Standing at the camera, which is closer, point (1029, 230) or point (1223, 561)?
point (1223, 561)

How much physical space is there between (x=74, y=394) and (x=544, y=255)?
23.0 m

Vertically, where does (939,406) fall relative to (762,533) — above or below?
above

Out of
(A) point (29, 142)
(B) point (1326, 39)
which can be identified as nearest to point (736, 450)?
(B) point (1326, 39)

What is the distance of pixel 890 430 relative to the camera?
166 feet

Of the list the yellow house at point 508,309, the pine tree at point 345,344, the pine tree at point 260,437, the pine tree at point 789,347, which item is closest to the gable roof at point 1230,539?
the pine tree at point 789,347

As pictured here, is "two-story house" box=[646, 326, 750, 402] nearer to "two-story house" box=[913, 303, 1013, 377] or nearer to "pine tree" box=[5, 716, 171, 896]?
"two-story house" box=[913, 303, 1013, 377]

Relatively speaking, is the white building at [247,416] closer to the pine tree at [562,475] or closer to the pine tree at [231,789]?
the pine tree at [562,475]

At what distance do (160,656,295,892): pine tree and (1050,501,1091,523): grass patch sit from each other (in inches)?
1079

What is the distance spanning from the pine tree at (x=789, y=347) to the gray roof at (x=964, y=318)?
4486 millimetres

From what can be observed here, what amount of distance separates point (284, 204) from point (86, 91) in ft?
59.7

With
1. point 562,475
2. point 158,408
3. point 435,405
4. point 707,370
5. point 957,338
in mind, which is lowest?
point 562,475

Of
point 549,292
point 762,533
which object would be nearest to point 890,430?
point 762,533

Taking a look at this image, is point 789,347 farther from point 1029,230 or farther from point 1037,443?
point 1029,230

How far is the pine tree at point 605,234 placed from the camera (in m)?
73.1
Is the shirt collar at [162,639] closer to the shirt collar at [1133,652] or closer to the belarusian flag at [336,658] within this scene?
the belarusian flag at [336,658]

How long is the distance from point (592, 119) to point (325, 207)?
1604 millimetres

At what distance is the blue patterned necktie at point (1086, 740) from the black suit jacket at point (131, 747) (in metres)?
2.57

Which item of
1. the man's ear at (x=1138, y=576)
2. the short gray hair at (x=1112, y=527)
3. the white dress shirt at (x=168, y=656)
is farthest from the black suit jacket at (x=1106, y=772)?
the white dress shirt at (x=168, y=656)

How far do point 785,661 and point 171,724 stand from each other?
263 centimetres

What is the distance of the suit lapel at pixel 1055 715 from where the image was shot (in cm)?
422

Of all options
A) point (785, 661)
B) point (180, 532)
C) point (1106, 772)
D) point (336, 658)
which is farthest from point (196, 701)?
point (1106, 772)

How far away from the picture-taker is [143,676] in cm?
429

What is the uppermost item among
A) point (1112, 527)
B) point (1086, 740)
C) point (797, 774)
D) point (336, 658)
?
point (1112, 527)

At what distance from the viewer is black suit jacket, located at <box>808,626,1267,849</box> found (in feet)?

------------------------------------------------------------------------

Reproduce all of the material above word for word, keeping every line as it appears.

Full solution:
Standing at the camera, which is closer, point (1029, 230) or point (1223, 561)?
point (1223, 561)

How much physical space is there between (x=74, y=394) and (x=544, y=255)?
23.0 m

Vertically, where does (939,406) fall relative to (762,533) — above or below?
above

Out of
(A) point (29, 142)
(B) point (1326, 39)
which can be identified as nearest to point (736, 450)?
(B) point (1326, 39)

What is the distance of pixel 890 430 relative to the camera?
166 feet

Of the list the yellow house at point 508,309, the pine tree at point 345,344, the pine tree at point 260,437, the pine tree at point 789,347, which item is closest to the gable roof at point 1230,539?
the pine tree at point 789,347

As pictured here, is "two-story house" box=[646, 326, 750, 402] nearer to "two-story house" box=[913, 303, 1013, 377] or nearer to "pine tree" box=[5, 716, 171, 896]?
"two-story house" box=[913, 303, 1013, 377]

Relatively speaking, is the white building at [247,416] closer to the pine tree at [562,475] or closer to the pine tree at [231,789]?
the pine tree at [562,475]

At what distance do (160,656,295,892): pine tree and (1050,501,1091,523): grass patch sit from each other (in inches)?
1079

What is the distance spanning from the pine tree at (x=789, y=347) to the gray roof at (x=964, y=318)?
4486 millimetres

From what can be observed here, what amount of distance separates point (284, 204) from point (86, 91) in ft?
59.7

With
1. point 562,475
2. point 158,408
3. point 435,405
4. point 707,370
5. point 957,338
in mind, which is lowest?
point 562,475

Of
point 549,292
point 762,533
which object would be nearest to point 890,430?
point 762,533

Taking a look at this image, is point 789,347 farther from point 1029,230 or farther from point 1037,443?
point 1029,230

How far is the pine tree at point 605,234 placed from the camera (in m)?
73.1
Is the shirt collar at [162,639] closer to the shirt collar at [1133,652] or closer to the belarusian flag at [336,658] within this scene?
the belarusian flag at [336,658]

How long is the distance from point (592, 119) to point (325, 207)?
1604 millimetres

At what distance is the blue patterned necktie at point (1086, 740) from the black suit jacket at point (131, 747) (in metres)?
2.57

Which item of
1. the man's ear at (x=1138, y=576)
2. the short gray hair at (x=1112, y=527)
3. the white dress shirt at (x=168, y=656)
is farthest from the black suit jacket at (x=1106, y=772)?
the white dress shirt at (x=168, y=656)

How far do point 785,661 and point 171,724 stand from each other?
263 centimetres

What is the distance of the suit lapel at pixel 1055 715 from where the image was shot (in cm)?
422

Of all options
A) point (785, 661)
B) point (180, 532)
C) point (1106, 772)
D) point (336, 658)
which is farthest from point (196, 701)?
point (1106, 772)

How far away from the picture-taker is [143,676] in cm?
429

What is the uppermost item among
A) point (1112, 527)
B) point (1086, 740)
C) point (797, 774)
D) point (336, 658)
?
point (1112, 527)

At what distance from the viewer is black suit jacket, located at <box>808,626,1267,849</box> found (in feet)?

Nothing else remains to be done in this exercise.